Tout a commencé à cause de la tignasse indomptée de ma fille. Parce que brosser ses cheveux lui demande trop d’effort et de temps. Ça ne la dérange pas de sortir la chevelure au vent, s’entortillant toujours davantage sur les nœuds de la veille.

Ce matin-là, l’exaspération s’est emparée de moi et  j’ai empoigné la brosse pour lui rendre la tête présentable. Alors, elle s’est mise à crier et à pleurer. Devant cette désolante scène, mon agacement a fait place à la colère. J’ai perdu patience. Sur un ton plus froid que je ne l’aurais souhaité, je lui ai dit : « J’appelle la coiffeuse demain, c’est fini pour toi les cheveux longs. »

Et là, je venais de heurter ma préadolescente dans le symbole même de sa vision de la féminité : sa longue chevelure châtaine parsemée de mèches blondes. Elle s’est  tournée vers moi, les yeux agrandis par la fureur. Elle ne criait et ne pleurait plus, et je pense que finalement j’aurais préféré ça à ce qui est sorti de ses lèvres.

« Tu es la pire mère au monde! »

Un véritable cri du cœur, avec ses notes de colère et d’injustice. J’ai eu mal lorsqu’elle m’a dit cette simple phrase. Sept mots qui ont fendu mon cœur.

Ma petite fille, si douce... je ne la reconnais plus depuis un moment. Elle est parfois mesquine, colérique, un peu arrogante. Elle cherche à me faire du mal lorsqu’elle juge que mon autorité outrepasse sa liberté. Avec les autres cependant, son tempérament n’a pas changé. Sage comme une image.

J’ignore ce qu’est le terrible two et compagnie. Ma fille a été d’une humeur égale toute sa petite enfance. Elle demandait au lieu de hurler. Elle comprenait au lieu de bouder.  Elle était peut-être trop raisonnable pour son âge.  

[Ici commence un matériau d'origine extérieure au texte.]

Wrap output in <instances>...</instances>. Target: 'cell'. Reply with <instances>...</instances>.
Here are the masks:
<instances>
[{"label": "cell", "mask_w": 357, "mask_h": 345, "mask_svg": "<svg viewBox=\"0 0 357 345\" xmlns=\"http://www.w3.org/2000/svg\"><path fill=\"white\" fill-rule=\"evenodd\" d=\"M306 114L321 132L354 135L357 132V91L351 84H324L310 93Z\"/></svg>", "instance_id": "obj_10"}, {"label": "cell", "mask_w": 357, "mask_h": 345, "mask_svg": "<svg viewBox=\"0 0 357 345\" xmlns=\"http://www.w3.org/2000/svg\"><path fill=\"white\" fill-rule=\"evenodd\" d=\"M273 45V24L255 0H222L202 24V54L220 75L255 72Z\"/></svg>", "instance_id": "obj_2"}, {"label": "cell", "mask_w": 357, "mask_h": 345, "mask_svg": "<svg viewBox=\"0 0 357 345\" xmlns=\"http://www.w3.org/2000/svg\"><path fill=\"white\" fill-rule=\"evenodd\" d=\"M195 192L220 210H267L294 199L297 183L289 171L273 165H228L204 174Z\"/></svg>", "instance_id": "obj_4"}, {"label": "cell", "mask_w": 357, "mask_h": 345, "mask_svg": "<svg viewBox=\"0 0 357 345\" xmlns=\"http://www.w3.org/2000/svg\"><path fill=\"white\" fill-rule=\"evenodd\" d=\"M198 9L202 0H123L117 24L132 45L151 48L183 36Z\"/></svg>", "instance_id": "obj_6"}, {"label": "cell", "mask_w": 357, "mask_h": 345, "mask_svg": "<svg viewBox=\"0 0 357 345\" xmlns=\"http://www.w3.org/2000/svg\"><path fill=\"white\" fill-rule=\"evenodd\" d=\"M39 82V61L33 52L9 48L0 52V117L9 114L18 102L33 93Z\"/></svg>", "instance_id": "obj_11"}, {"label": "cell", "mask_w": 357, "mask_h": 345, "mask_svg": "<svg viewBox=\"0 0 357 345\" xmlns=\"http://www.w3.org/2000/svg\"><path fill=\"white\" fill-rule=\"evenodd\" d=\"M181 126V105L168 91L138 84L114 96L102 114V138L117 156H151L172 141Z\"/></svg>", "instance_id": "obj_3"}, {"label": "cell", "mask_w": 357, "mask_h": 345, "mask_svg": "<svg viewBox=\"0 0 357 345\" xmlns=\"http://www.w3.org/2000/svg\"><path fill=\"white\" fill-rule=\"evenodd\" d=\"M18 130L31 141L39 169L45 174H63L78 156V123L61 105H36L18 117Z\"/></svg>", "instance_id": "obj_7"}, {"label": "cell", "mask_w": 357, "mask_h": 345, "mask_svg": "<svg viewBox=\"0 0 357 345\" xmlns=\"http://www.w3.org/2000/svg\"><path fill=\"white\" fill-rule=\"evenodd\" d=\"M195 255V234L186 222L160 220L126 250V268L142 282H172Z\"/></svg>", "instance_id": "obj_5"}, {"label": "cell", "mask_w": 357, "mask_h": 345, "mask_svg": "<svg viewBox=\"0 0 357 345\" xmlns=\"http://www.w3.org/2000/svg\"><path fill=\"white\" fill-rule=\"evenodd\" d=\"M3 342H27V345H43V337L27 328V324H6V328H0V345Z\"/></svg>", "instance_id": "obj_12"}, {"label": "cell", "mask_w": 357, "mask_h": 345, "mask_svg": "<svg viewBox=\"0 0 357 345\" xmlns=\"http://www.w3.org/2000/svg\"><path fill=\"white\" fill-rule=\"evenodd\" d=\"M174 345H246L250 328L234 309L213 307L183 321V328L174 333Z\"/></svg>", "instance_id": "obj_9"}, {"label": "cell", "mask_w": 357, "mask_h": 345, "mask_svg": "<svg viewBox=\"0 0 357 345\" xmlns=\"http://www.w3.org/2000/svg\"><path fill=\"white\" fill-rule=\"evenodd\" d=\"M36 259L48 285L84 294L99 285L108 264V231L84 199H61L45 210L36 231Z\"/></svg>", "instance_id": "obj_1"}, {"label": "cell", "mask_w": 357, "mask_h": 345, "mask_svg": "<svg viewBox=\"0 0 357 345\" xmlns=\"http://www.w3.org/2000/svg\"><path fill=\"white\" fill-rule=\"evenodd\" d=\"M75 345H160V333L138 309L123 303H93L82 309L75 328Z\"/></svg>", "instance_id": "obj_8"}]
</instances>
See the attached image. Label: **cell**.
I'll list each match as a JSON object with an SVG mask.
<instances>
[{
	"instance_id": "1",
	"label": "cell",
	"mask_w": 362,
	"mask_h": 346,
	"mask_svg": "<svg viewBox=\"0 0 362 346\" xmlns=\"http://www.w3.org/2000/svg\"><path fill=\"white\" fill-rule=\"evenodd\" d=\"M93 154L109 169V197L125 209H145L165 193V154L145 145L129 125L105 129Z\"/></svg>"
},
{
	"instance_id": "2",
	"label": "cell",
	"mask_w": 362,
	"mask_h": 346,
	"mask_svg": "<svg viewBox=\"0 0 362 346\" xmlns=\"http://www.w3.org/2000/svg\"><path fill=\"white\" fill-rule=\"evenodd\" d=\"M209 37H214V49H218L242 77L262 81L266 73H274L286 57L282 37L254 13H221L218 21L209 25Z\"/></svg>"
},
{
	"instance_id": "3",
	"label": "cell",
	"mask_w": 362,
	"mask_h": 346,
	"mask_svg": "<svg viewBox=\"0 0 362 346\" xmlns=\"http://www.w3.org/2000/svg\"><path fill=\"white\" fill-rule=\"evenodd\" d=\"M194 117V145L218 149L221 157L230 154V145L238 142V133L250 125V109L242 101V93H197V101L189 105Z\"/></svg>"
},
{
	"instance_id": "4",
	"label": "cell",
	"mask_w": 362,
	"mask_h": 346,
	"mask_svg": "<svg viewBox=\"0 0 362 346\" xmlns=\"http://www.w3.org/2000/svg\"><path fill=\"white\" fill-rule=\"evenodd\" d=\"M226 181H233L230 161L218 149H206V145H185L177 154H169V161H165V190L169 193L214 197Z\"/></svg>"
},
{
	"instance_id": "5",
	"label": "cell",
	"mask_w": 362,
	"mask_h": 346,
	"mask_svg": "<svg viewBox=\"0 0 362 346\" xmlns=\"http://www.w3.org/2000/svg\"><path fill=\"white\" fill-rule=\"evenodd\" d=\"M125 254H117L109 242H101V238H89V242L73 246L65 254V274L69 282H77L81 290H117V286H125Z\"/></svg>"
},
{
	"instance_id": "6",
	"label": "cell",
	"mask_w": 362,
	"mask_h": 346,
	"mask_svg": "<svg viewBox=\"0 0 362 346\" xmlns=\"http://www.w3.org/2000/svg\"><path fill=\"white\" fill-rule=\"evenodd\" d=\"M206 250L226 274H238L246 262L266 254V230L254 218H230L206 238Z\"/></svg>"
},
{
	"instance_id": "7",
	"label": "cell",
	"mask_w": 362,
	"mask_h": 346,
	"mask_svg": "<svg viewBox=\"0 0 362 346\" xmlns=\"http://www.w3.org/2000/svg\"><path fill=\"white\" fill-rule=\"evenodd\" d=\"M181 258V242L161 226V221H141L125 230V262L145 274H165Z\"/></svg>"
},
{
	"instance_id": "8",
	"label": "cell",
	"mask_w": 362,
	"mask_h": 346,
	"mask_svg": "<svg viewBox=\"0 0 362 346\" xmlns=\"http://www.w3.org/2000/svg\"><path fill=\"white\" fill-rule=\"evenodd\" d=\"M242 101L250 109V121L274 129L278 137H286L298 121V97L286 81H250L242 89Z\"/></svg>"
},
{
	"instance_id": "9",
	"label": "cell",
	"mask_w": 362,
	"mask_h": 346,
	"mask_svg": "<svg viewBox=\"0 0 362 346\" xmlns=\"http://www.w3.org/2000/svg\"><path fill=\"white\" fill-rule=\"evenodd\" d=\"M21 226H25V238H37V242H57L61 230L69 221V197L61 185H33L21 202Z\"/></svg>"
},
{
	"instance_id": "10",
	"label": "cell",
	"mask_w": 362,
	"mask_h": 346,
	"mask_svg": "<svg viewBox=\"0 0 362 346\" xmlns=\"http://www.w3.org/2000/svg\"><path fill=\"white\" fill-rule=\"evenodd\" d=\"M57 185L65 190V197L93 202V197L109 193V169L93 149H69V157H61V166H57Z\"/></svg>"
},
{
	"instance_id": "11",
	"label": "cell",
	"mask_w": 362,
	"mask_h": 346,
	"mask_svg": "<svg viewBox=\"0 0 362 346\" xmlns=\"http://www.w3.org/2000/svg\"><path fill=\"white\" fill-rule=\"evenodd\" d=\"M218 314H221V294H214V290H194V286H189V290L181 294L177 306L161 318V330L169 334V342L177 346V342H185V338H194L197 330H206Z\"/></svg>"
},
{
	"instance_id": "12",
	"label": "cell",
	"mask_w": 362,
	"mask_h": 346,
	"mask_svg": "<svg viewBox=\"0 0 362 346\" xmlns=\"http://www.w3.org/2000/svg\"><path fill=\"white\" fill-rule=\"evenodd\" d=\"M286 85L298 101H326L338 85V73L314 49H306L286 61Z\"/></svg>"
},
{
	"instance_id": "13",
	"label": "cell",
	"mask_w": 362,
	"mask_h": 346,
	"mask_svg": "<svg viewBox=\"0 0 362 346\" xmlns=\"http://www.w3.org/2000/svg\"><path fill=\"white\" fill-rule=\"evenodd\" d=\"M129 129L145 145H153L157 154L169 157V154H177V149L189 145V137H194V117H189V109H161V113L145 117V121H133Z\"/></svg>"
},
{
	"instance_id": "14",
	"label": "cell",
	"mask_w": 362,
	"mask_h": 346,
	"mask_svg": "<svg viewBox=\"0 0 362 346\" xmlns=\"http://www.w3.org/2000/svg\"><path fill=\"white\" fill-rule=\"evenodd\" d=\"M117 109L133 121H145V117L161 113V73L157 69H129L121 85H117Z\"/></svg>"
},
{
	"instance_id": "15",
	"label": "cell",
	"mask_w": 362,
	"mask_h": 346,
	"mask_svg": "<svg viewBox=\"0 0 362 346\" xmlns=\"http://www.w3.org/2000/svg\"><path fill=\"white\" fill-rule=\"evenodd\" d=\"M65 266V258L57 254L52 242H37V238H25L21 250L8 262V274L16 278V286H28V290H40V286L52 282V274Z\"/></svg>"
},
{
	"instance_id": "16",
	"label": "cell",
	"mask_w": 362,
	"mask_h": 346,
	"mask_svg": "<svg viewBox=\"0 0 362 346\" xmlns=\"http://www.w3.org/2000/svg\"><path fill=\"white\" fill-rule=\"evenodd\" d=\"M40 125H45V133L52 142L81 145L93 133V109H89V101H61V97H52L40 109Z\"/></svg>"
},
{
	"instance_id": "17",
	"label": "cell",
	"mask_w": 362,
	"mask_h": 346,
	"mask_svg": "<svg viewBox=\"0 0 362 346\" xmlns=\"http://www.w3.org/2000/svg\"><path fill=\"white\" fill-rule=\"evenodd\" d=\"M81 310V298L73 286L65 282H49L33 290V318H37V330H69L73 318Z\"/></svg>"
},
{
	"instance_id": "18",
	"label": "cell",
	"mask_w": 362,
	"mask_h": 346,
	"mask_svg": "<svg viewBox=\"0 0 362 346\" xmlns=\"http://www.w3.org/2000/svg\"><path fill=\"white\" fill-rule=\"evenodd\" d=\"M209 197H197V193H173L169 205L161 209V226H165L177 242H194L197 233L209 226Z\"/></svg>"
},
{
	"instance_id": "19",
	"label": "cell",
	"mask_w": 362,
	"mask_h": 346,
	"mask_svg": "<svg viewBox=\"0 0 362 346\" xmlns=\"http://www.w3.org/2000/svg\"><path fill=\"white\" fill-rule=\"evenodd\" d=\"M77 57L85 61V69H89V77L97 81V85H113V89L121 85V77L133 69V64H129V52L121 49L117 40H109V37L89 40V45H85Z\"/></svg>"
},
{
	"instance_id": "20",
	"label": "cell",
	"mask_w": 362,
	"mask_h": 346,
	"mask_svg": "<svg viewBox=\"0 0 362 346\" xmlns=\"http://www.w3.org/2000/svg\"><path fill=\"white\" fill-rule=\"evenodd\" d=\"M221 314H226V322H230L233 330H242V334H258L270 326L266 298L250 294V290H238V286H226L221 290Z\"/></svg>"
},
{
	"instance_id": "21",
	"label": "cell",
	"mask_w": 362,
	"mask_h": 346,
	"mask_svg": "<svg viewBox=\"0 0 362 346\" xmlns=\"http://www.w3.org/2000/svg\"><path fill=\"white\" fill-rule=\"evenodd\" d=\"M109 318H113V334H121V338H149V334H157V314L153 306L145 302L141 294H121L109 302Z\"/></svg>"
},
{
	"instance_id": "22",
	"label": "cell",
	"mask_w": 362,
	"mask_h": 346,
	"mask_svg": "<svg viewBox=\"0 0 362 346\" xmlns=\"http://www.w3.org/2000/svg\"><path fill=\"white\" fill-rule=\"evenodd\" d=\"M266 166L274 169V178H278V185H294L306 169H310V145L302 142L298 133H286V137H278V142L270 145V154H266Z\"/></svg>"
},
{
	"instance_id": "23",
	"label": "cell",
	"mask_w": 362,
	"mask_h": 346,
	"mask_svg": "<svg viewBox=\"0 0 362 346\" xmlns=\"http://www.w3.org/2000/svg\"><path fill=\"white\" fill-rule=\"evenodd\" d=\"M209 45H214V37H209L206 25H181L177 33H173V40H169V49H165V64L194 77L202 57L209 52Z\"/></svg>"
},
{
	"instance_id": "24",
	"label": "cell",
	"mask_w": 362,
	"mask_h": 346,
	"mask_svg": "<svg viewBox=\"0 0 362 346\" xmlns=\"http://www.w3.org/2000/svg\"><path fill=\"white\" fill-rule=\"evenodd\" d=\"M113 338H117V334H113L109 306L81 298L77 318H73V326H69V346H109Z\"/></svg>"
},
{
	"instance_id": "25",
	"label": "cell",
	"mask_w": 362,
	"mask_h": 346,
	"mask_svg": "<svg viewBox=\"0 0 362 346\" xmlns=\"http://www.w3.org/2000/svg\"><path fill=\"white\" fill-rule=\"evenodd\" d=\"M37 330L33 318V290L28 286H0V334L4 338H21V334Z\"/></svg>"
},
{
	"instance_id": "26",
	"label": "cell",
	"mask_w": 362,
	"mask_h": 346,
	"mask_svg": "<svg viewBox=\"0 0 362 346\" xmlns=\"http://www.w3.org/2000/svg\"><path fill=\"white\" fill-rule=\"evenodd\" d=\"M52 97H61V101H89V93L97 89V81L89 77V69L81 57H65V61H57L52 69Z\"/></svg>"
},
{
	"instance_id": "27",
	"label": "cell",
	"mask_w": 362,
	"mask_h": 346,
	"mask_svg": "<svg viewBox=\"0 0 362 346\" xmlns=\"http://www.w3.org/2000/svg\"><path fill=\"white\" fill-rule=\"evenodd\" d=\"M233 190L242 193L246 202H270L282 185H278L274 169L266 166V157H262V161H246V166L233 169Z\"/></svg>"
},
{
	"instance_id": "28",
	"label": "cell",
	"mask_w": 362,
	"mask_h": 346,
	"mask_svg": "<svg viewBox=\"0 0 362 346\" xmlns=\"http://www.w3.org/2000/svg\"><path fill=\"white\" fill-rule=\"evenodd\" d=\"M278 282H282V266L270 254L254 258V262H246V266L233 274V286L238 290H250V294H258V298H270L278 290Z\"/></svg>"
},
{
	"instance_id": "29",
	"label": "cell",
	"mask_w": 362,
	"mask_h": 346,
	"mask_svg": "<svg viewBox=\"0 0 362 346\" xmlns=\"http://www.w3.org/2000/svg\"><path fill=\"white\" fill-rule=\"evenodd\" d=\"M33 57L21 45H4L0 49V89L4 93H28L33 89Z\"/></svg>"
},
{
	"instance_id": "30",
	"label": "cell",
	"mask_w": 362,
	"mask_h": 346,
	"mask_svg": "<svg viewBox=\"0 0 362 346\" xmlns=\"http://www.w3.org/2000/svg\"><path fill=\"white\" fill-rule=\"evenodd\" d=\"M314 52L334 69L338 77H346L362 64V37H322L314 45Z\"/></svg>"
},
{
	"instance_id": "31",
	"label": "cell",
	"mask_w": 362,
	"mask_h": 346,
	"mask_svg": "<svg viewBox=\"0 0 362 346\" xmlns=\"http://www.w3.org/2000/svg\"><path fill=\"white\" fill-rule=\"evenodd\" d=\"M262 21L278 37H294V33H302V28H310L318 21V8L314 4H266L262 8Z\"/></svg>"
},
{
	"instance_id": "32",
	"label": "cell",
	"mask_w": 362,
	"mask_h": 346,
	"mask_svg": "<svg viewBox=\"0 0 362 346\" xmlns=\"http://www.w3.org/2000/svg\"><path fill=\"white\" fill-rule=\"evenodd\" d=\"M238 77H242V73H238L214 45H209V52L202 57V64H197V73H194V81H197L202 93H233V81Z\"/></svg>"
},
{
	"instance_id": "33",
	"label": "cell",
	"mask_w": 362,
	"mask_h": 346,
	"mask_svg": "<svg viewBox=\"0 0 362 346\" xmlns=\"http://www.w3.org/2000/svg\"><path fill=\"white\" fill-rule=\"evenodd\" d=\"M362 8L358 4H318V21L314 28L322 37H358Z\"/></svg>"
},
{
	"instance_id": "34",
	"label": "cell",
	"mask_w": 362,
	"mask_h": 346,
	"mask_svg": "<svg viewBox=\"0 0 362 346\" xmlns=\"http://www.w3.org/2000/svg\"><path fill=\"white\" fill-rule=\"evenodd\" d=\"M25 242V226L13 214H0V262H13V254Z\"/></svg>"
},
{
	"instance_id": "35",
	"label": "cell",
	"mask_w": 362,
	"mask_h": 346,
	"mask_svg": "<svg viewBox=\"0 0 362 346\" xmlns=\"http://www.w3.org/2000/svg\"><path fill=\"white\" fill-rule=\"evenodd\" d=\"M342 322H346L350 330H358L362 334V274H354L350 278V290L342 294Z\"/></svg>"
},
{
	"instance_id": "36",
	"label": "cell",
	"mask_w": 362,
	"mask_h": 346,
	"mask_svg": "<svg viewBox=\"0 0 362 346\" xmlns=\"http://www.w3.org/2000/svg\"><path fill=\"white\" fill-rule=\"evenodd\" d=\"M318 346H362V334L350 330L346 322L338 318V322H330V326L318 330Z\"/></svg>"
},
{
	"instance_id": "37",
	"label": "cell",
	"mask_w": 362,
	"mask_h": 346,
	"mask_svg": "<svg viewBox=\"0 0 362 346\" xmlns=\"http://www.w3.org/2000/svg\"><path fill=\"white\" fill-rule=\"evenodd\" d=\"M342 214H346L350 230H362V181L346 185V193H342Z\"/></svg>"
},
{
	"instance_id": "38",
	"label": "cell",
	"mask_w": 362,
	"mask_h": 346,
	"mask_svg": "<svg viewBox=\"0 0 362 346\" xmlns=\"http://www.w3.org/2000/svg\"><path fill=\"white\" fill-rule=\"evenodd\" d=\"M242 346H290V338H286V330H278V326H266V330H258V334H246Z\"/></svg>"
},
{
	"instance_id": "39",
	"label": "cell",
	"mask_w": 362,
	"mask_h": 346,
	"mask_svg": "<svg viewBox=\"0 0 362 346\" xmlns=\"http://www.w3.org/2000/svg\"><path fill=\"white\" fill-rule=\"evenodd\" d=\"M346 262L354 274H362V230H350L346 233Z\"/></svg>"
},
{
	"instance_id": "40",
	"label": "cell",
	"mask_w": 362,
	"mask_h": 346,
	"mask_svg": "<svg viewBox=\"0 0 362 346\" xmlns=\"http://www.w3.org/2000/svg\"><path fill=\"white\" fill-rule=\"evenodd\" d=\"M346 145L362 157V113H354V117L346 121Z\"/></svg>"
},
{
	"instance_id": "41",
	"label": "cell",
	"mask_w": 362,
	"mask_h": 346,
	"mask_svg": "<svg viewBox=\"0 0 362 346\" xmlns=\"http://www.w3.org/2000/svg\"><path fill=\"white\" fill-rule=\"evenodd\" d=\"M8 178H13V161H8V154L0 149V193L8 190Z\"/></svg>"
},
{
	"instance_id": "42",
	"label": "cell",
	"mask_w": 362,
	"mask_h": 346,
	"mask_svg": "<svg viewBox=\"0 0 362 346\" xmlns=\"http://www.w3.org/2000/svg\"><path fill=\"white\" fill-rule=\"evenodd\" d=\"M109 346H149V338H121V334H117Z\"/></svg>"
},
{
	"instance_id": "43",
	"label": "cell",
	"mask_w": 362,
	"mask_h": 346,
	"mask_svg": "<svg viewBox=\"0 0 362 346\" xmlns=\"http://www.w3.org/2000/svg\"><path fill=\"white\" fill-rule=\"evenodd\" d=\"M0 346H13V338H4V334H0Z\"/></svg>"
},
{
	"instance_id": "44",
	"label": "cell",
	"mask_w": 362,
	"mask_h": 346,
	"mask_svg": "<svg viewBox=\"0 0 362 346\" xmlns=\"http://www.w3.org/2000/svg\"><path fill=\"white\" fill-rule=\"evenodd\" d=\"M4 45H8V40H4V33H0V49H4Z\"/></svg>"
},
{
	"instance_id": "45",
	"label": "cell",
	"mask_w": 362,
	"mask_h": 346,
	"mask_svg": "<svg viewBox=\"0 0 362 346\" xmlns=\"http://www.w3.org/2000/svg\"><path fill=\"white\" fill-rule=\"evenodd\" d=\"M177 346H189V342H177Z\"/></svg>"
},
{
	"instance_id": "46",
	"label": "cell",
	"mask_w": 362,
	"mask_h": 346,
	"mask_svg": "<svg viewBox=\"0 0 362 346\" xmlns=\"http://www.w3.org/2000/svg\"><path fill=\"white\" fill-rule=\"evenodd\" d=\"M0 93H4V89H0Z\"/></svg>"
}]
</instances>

Mais là, elle commence à jouer dans la cour des grands. La vie vient la heurter. Elle est anxieuse et elle a un stress de performance un peu trop gros pour ses petites épaules. Elle veut plaire. C’est, je crois, la raison de son caractère si conciliant. Décevoir est pour elle synonyme d’échec. Mais elle se rend compte que la perfection n’est pas de ce monde, et elle ne sait pas comment gérer tout ça.

Je ne lui ai pas fait couper les cheveux. J’ai eu honte d’avoir brandi cette menace sous son nez. Quelque temps plus tard, je lui ai demandé pourquoi elle trouve que je suis la pire mère au monde. Et là, à travers les larmes, elle m’a dit quelque chose qui est venu encore plus me remuer. Elle m’a répondu : « Je ne serai jamais aussi bonne que toi ».

Je n’ai pas su quoi lui dire, et j’ai l’impression que j’ai manqué quelque chose d’important.

Je ne veux pas de ce piédestal que je ne me mérite pas.  Si elle savait que sous ma détermination se cache une personne qui tremble, qui se remet en question. Constamment.  J’aurais dû lui dire que, peu importe ses erreurs et ses peurs, elle possède plein de belles choses : le courage, la gentillesse, la compassion.

J’aurais aimé lui dire qu’elle ne sera pas moi, ni meilleure ou pire, elle sera juste elle. Et c’est parfait comme cela.

J’aurais aimé trouver les bons mots pour la réconforter. Être moins exigeante, plus compréhensive. Ne pas être à ses yeux une source de stress. Mais, peu importe ce que j’aurais dû faire ou pas, ce que je ferai ou ne ferai pas, nous devrons traverser cette étape. Ma fille, qui ne s’était jusqu’à maintenant jamais opposée à moi ni à quiconque d’ailleurs, devra s’affirmer, se détacher, trouver sa propre place.
J’espère juste que, au plus fort des futures tempêtes, je me souviendrai de ma propre adolescence, pour la comprendre. J’espère juste que je saurais trouver les mots. Nous sommes toutes les deux novices là-dedans.

Un jour, quand elle sera à ma place, elle comprendra. Aujourd’hui, c’est à moi de la comprendre. De la laisser prendre son envol, sans heurts. De l’aider doucement à trouver sa place. Je ne veux juste pas être une ennemie.